小野正道『Chaos Kaoz Discaos』

第9回えんため大賞・優秀賞作品
タイトルにルビがふってあり「カオス・カオズ・ディスケイオス」と読むのですが、さっぱり意味不明のタイトルがなんとなくこの作品の立ち位置を表しているように感じます。
私にとっては久々の「地雷」作品でした、オトナのライトノベル読者にはおすすめしません。

Chaos Kaoz Discaos (ファミ通文庫)

Chaos Kaoz Discaos (ファミ通文庫)

ひとりの男が生み出した超科学「境界理論」。その研究のための忌まわしい人体実験の生き残りで、特殊能力をもつ子供たち《I/O》が警視庁公安部第零課として、文字通り悪魔に魂を売った研究者たちに容赦の無い復讐を行う血みどろの物語。

どこからどうみてもいわゆる《厨ニ》魂があふれるプロットです。通常は書店で平積していてもカバー裏のあらすじを見て避けるところなのですが、今回敢えてチャレンジ。実は何を思ったのか《えんため大賞》受賞作をまとめ買いしてしまいました。気づいたときには手遅れ。

ページが進まないときは、作者は不登校のひきこもり少女で、自傷行為から立ち直り、一念発起して本作を書き綴った、という妄想設定で自らを欺き最後まで読みきりました。23歳男性じゃない23歳男性じゃない……と。
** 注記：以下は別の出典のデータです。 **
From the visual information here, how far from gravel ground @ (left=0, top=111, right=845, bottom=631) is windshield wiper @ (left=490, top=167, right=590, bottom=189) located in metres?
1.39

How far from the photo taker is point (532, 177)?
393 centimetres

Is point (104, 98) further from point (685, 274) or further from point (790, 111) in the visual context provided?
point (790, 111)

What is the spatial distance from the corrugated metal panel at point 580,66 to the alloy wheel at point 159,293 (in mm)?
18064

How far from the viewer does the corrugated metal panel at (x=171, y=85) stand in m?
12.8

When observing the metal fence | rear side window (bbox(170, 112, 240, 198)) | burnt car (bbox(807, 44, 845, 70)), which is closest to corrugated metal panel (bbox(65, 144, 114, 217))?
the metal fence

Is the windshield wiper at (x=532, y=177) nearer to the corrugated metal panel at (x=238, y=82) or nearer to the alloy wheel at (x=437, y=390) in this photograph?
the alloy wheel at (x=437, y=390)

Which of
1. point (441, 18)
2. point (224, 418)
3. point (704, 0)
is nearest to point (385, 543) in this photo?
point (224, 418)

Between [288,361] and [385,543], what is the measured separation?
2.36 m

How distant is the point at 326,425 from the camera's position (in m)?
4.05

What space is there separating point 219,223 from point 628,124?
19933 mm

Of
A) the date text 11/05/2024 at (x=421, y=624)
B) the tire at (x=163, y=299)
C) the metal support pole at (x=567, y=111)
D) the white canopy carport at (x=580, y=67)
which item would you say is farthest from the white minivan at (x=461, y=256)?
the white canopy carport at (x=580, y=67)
冗談はさておき、本作中で扱われるオカルトすれすれの超科学も血みどろバイオレンス描写も、特殊な身体的特徴も持つヤンデレ主人公も、被虐嗜好をもつ危ない設定のロリっ子も、生理的な拒否反応を示すほど受け入れ難くはないです。
小説技術的にはコンパクトな地の文とかエロ度増量気味の会話描写とか完成度は低いとは言えず、一般的にはリーダビリティも悪くないハズですが、ハズなんですが、一向にページが進まなかった……。
結局のところ世界観が受け入れられず、登場人物の動機づけに違和感を感じたということだと思います。